The catalyst business is rapidly expanding, and new business development continues to advance
By business, the 23H1 project general contracting/engineering design/alcohol ester/residual liquid processing/catalyst business achieved revenue of 2.6/0.4/6.6/2.2/150 million yuan respectively, compared to -18.3%/+8.83%/-4.91%/-0.26%/+134.4%, respectively. The gross margin was 30.27%/37.97%/12.87%/21.26%/30.71%, respectively, and +14.8pct/+0.16pct/-2.46pct/-10.35pct/+3.05 pct, respectively. As the new catalyst production capacity gradually climbed, both revenue and gross margin improved markedly. In terms of orders, 23H1 signed 180 million yuan in new orders, -29.2% year-on-year. Of these, consulting, design/general engineering contracts were signed at 0.4/140 million yuan, respectively, +5.6%/-34.9% over the previous year. 23H1 has established two new subsidiaries as a platform company for the development and operation of new materials such as cellulose butyrate acetate and its derivatives, focusing on improving product refinement and added value. Furthermore, the company's 30,000 tons/year propionic acid (butyric acid, valeric acid) project was successfully completed, driving further improvement of the “aldocholate” industry chain. It is expected to bring about improvements at the revenue level in the future.
Gross margin increased slightly, and there is still room for improvement in cash flow/expense control 23H1. The company's comprehensive gross margin was 20.6%, year on year +1.25 pct, and period cost rate was 9.23%, year on year +1.4 pct. Among them, sales/management/R&D/financial expense ratios were 0.72%/4.59%/4.39%/-0.47%, respectively, and +0.18 pct/-0.47%, respectively, +0.18 pct/-0.21pct/+1.33pct/+0.09pct, year on year. Costs could not be diluted due to a slowdown in revenue growth. At the same time, the company commissioned R&D and cooperation R&D project expenses increased, and R&D investment was +43% year-on-year, driving up the R&D cost rate. 23H1's asset and credit impairment losses totaled 100 million yuan, an increase of 26 million yuan over the previous year. Under the combined influence, the net interest rate was -1.7 pct to 9.19% year on year. 23H1's net CFO amount was -66 million yuan, an increase of 272 million yuan over the previous year, a year-on-year increase of 272 million yuan, a year-on-year increase of -20.87 pct to 87.11%, and a payout ratio of -0.27 pct to 98.81% year-on-year.

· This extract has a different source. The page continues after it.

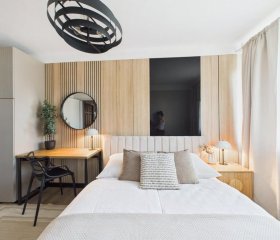 ApartamentySnu, Kusocińskiego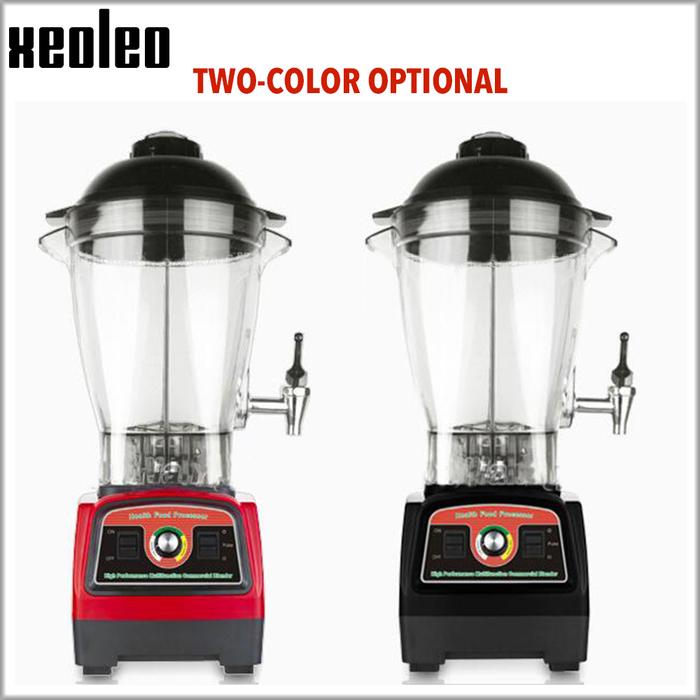 XEOLEO Susu Kedelai Mesin 6L Susu Kedelai Pembuat Komersial Blender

Lay out new energy materials to support medium- to long-term development and maintain “buy” ratings. We believe that the company is expected to rely on technology and first-mover advantages to win more orders in the field of energy storage. At the same time, demand for new additions and modifications to the 14th five-year rare earth butadiene rubber production line is expected to increase, and is expected to usher in a period of opportunity for industry expansion. Considering that the continued slump in the chemical industry in the first half of the year dragged down the company's performance, we lowered the company's 23-25 net profit forecast to 3.4/42/5.2 billion yuan (previous value was 4.3/54/700 million yuan) to maintain the “buy” rating.
Risk warning: Prices of raw materials have fluctuated greatly, hydrogen energy market sentiment has fallen short of expectations, molten salt heat storage projects have fallen short of expectations, and the prosperity of the petrochemical industry has declined more than expected.